Exercise details → According to the text about Fibonacci-number solutions, what is the largest value less than 1000 that 7b − 11a takes?

Text segment →
^^^^^^^^
My objective is linear

First, drop the restriction that $a$ and $b$ are positive and the inequality condition.

Now, all solutions satisfy:

$|a|$ and $|b|$ are consecutive Fibonacci numbers, such that $a$ is of odd index (1,2,5,13,34...) and $b$ is of even index (0,1,3,8,21,...). If $b>a$ , then $a$ and $b$ are of the same sign, and if $b<a$ , then $a$ and $b$ are of opposite sign.

To prove this, suppose it's not true, and take the solution with smallest $|a| + |b|$ - clearly neither of them can be zero, as the only such solution is (1,0) which is of the above form. It is also easy to check that $|a|$ and $|b|$ must both be greater than 3, by solving the quadratic in the cases that $|a|$ or $|b|$ are at most 3 and noting that all solutions are as above. Then, we can observe that in any solution with $|a|$ and $|b|$ greater than 3, $|a| < 2|b|$ and $|b| < 2|a|$ by supposing otherwise and noting that one side is too large, and that there is clearly no solution with $a = b$ .

(e.g. to prove $|a| < 2|b|$ , suppose otherwise. So $ab < 0$ , and then $a^2 \geq 2|ab| > 1 + b^2 + |ab|$ .)

Suppose that $|a| > |b|$ , and WLOG $b > 0$ since we can multiply both $a$ and $b$ by $-1$ at our leisure. Clearly, $ab$ must be less than 1 and so negative, so $a$ is negative. By Vieta's formula, there is another solution with the same value of $b$ , namely $(-(b+a),b)$ . Since $|a| < 2|b|$ , this is a smaller solution, so it must be of the above form by the induction hypothesis. However, that is impossible because that means that our original solution was also of the above form, contradicting our assumption. If $|a| < |b|$ , we run a similar argument, except we consider the equation as a quadratic in $a$ .

Therefore, all solutions are of the above form. Since $a$ and $b$ are positive, we have only the solutions in which $a = F_{2k-1}$ , $b = F_{2k}$ .

It is easy to prove by induction that $7b - 11a$ takes alternating values in the Lucas sequence, 1, 4, 11, 29, ..., and the largest value less than 1000 is 521.

Rearranging the second condition: $b^2 - a^2 = ab - 1$

We see that we must have $b>a$ , except for the trivial solution $1,0$ and $1,1$ .

Let $b = a+c$ . Substituting this in the above equation $\begin{aligned} (a+c)^2 - a^2 &= a(a+c)-1 \\ 2ac + c^2 &= a^2 + ac - 1 \\ a^2 - c^2 &= ac + 1 \end{aligned}$

Here we see, again that $a>c$ since $ac+1$ must be positive. So, subsituting $a = c+d$ in the last equation:

$\begin{aligned} (c+d)^2 - c^2 &= c(c+d) + 1 \\ 2cd + d^2 &= c^2 + cd + 1 \\ c^2 - d^2 &= cd - 1 \end{aligned}$

But this is actually the same equation that we started with. So we have shown that if a solution $(a,b)$ exists, then there is a smaller solution $(c,d)$ . In fact, if $(c,d)$ is a solution then the next-biggest solution is $(c+d, 2c+d)$ .
^^^^^^^^
Material →
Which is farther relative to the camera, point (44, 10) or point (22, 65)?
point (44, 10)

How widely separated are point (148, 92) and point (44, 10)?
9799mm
^^^^^^^^
Complete response → 521